The 10 Practices of Coaching-Leaders Pt. 3
Leaders who neglect their team’s energy, inevitably encounter an energy crisis.
Energy management is people management.
The ten practices of coaching-leaders pt. 3:
#7. Monitor and manage energy.
Energy makes results possible.
- Spend more time exploring solutions than problems.
- Have coachees list de-energizers down one side of a sheet of paper. On the other side, list energizers.
- How might you minimize or eliminate de-energizers?
- How might de-energizers be transformed to energizers?
- How might you maximize energizers?
- Talk about what’s working, more than what’s not.
- Tell me about a time when you did the right thing.
- Tell me about a time when you went beyond the call of duty.
- How might you let colleagues know you respect/appreciate them?
- Turn falling short into positive aspiration, not billy clubs. Beatings seldom energize.
#8. Inspire ownership by aligning values, strengths, and purpose.
- Reflect on your week. What did you do that makes you feel proud?
- How do you feel about your recent achievements? What did you do to reach them?
- When coachees feel awkward talking about strengths, ask, “What might need to shift in your thinking?”
#9. Establish and clarify goals. You can either focus on the distance you have to go and complain, or choose progress today.
- Get to positive goals quickly. Talk about problems only long enough for coachees to understand them. Generate possible solutions early in coaching conversations.
- Goals generate and harness energy. Running around with your hair on fire squanders energy and makes things worse.
- Translate distant goals into daily behaviors. It’s easy to set a goal. Leader-coaches ask, “What behaviors will help you reach your goals?”
Goals need behaviors like fish need fins.
#10. Establish self-designed accountability. Ultimately, we hold ourselves accountable. Anything else is coercion. Ask coachees, “With your goals in mind, what would you like me to ask you next time we meet?”
What practices might you suggest for coaching-leaders?

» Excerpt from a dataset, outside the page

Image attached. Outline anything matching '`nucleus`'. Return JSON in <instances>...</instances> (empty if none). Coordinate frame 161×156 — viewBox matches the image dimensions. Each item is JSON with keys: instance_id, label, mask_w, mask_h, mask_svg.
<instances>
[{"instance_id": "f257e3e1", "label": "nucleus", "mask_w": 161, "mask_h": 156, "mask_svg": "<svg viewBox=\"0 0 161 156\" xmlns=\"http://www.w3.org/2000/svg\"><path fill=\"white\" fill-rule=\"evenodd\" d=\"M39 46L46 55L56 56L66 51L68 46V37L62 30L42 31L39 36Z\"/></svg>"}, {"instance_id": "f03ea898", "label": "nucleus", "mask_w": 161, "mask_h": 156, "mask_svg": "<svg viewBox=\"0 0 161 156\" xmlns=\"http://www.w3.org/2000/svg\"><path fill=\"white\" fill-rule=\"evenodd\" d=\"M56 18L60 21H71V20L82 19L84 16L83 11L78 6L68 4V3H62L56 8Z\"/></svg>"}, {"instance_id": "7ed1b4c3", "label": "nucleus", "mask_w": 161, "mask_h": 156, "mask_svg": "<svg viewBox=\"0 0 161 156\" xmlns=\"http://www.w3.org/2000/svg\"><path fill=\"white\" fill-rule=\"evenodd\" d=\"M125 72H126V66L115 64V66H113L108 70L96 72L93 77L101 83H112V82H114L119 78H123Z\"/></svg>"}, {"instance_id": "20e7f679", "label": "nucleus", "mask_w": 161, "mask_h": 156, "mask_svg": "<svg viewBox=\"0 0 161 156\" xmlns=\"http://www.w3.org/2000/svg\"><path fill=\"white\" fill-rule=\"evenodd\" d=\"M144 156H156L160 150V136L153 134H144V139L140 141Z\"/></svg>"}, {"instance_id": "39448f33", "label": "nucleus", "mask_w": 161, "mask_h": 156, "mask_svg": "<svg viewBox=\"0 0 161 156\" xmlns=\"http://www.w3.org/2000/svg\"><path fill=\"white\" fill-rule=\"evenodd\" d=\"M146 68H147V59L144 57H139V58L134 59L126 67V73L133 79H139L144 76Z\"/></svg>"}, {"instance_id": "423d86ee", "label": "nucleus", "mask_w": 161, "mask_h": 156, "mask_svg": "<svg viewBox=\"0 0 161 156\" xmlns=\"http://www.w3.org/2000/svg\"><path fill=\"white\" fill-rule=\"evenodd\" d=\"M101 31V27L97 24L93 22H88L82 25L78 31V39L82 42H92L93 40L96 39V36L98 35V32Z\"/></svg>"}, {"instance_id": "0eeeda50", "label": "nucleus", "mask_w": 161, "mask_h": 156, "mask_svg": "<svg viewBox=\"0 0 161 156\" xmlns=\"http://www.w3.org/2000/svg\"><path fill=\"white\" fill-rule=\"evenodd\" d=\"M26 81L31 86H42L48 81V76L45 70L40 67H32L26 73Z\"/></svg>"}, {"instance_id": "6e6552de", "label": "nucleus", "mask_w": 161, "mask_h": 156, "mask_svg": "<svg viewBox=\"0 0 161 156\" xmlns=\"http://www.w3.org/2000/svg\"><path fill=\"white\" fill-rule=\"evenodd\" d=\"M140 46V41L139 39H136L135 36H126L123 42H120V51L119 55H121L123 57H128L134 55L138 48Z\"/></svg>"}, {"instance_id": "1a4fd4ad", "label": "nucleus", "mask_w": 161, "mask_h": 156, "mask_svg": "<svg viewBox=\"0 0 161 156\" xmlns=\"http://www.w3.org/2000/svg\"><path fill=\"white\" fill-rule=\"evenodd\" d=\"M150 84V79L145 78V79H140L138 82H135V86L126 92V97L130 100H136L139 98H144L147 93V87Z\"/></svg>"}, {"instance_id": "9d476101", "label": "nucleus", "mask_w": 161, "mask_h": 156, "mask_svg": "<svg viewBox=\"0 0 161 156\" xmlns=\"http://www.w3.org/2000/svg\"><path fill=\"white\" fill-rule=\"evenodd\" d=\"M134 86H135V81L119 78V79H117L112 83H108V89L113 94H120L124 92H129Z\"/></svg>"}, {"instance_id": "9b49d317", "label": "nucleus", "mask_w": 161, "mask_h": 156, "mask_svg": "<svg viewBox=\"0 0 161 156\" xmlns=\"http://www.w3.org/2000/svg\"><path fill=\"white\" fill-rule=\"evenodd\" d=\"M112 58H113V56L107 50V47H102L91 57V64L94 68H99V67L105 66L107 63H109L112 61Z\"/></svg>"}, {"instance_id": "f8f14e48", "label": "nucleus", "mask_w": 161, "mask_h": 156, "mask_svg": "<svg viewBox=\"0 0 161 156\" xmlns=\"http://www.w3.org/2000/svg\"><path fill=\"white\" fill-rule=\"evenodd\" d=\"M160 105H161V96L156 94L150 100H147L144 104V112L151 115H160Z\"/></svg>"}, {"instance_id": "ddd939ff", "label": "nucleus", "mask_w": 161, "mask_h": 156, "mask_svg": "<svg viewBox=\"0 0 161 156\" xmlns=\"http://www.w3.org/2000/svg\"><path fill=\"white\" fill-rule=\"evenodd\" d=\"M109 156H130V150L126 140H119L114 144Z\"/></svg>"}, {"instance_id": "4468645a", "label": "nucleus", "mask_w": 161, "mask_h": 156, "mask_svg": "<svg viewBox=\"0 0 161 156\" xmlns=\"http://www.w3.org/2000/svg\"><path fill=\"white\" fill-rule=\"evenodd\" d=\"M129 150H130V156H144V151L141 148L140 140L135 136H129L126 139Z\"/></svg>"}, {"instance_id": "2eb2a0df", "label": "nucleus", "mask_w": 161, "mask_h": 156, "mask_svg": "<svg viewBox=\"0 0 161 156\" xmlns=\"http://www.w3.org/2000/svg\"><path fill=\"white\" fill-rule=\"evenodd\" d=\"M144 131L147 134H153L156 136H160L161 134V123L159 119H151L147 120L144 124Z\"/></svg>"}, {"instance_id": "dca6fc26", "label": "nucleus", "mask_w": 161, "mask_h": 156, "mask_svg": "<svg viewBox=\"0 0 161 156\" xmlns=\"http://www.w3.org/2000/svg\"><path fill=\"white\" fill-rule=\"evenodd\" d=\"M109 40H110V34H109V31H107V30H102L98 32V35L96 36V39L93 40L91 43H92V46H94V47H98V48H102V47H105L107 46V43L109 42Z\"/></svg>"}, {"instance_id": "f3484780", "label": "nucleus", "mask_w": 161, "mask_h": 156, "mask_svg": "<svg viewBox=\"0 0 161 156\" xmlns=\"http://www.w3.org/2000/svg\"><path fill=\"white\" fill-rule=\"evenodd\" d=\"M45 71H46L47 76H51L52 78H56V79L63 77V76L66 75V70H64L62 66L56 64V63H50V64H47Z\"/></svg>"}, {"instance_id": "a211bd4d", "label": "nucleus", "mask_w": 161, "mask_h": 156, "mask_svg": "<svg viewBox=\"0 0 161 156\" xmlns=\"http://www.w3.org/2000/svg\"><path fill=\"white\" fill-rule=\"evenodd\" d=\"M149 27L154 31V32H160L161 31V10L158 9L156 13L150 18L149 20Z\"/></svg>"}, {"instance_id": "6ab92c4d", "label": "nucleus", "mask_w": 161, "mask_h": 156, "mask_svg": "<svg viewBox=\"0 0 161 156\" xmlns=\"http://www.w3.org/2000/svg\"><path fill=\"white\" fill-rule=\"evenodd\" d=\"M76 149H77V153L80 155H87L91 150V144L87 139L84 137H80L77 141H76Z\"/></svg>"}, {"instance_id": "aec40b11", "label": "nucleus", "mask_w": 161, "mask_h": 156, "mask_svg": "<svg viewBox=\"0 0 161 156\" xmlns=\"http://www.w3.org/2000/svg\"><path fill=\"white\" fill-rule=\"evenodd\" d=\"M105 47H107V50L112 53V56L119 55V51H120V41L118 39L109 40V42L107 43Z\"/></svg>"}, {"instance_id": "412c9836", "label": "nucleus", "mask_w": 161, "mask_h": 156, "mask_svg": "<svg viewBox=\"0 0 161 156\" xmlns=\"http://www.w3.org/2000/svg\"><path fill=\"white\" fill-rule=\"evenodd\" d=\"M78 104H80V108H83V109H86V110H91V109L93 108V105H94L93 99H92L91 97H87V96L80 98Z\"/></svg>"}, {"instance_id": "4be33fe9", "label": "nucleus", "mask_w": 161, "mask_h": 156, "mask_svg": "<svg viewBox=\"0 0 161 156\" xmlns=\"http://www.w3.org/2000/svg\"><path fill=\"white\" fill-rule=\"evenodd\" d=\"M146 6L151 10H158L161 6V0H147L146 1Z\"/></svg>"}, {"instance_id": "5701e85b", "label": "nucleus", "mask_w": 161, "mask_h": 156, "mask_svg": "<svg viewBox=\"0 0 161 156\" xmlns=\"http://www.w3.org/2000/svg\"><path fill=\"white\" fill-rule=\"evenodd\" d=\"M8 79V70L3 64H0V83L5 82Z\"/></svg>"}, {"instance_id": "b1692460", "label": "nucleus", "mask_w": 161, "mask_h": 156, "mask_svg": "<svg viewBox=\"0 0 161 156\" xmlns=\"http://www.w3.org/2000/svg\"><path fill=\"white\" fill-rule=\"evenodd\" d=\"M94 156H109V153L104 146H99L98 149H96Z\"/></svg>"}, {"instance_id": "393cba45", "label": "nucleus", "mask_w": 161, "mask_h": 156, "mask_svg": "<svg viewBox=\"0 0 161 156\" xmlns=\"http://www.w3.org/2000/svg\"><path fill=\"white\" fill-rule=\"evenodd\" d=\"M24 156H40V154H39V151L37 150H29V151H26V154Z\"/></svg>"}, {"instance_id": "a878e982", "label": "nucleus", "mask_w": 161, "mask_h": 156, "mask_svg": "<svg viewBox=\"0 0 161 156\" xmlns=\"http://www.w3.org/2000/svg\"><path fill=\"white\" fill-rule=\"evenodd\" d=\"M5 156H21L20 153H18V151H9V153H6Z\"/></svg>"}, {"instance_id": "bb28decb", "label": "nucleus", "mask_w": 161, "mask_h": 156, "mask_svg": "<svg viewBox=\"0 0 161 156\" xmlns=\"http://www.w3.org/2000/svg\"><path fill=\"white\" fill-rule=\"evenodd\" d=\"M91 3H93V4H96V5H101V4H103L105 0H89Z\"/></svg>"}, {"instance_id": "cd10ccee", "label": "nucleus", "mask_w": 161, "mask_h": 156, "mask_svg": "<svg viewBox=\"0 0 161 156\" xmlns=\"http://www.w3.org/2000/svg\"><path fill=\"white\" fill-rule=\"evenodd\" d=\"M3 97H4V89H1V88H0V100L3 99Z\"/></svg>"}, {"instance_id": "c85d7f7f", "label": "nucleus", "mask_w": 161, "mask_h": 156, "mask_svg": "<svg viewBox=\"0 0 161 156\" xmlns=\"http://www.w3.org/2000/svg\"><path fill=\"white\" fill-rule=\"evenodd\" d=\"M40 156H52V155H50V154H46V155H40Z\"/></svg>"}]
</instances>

Part 1: The 10 Practices of Coaching-Leaders
Part 2: The 10 Practices of Coaching-Leaders
Thanks Dan … you ask at the end “What practices might you suggest for coaching-leaders?” – It is very hard to add anything to your list – maybe different wording – I have a few Ps that I go over in my mind that keep me in the right space: Be present (suspend judgement – be there for the coachee), be patient (its their agenda, don’t get agitated), be purposeful (remember why I’m here … to serve the coachee), Respect the Pregnant Pause (listen, listen, listen) ….
Thanks Perspect. Powerful additions. I don’t think I used the idea of “suspend judgement” in any of the posts in this series. Judging definitely hinders coaching relationships. If you are going to judge me, I’m going to stop talking. Thanks for sharing your insights.
A good question I have used and been asked is “What is discouraging you right now?” Discouragement is one of the biggest de-energizers of leaders. Secondly, how could you be encouraged to bring change in this area?
Thanks Dean. Love the sequence of getting to encouragement. I’ve never used the language you suggest. I’m going to give it a try. Best
To re-iterate on your points Dan, I agree, it is good to focus on the possible, the good and strategize how you can help move forward vs focusing on the negative. Good advise for us parents too! 🙂
Great list for coaches and leaders – thank you, and for the others – some good things to remember.
I believe implicit in all the above steps is “empowering questions”. Questions that communicate belief in the person, build confidence, encourage self resolution of challenges, encourage learning and creating the desired future state.